A Consistency Check of Synchrotron Radiation with Fermi GRB Spectra

We define a new quantity, the curvature width, to check the consistency of the synchrotron model with the spectra of gamma-ray bursts (GRBs). This quantity measures the spectral break sharpness at the emission energy spectral ( vFv, v is frequency and F v is energy flux as a function of v) peak in GRBs. Using this quantity, we check the consistency between the theoretical synchrotron model and the observed GRB spectra. We first calculate the curvaturewidths of several typical synchrotron models including the mono-energetic, single power-law and broken power-law electron synchrotron models.
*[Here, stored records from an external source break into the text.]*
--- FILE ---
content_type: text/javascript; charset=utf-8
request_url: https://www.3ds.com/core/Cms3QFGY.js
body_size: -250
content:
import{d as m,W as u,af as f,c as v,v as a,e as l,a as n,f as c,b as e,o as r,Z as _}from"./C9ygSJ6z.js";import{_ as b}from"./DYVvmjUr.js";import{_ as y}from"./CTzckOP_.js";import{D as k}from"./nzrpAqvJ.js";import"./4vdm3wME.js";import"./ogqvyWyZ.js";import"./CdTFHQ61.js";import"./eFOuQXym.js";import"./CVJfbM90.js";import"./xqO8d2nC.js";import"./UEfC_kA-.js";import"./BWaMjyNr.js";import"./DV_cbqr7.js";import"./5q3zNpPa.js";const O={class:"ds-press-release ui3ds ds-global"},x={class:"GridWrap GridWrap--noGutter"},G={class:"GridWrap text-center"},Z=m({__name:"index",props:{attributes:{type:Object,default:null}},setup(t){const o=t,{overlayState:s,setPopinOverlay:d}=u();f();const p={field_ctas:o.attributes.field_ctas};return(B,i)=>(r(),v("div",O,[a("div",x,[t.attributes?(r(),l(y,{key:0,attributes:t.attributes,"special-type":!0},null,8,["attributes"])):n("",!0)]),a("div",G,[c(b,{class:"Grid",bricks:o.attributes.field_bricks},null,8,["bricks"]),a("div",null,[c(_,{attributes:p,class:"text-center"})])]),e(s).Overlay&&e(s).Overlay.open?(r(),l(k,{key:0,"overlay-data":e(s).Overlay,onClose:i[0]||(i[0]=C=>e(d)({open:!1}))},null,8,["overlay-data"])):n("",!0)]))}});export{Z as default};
Then we choose a GRB sample including a total of 1198 spectra from the Fermi/GBM (Gamma-ray Burst Monitor) long GRB time-resolved spectra catalog, fit the spectra with commonly used empirical models and compute the spectral curvature widths of best-fit models. By comparing the two curvature widths, we find most of the sample are incompatible with the synchrotron models, because the spectral breaks of the synchrotron models are much smoother than those of the data. Our results suggest that the synchrotron models are hard to accommodate most of the observed GRB spectra. Further, a tight anti-correlation between the photon flux and curvature width is found within a pulse of a burst, which suggests the higher flux, the sharper spectral break or the more deviating from the synchrotron models.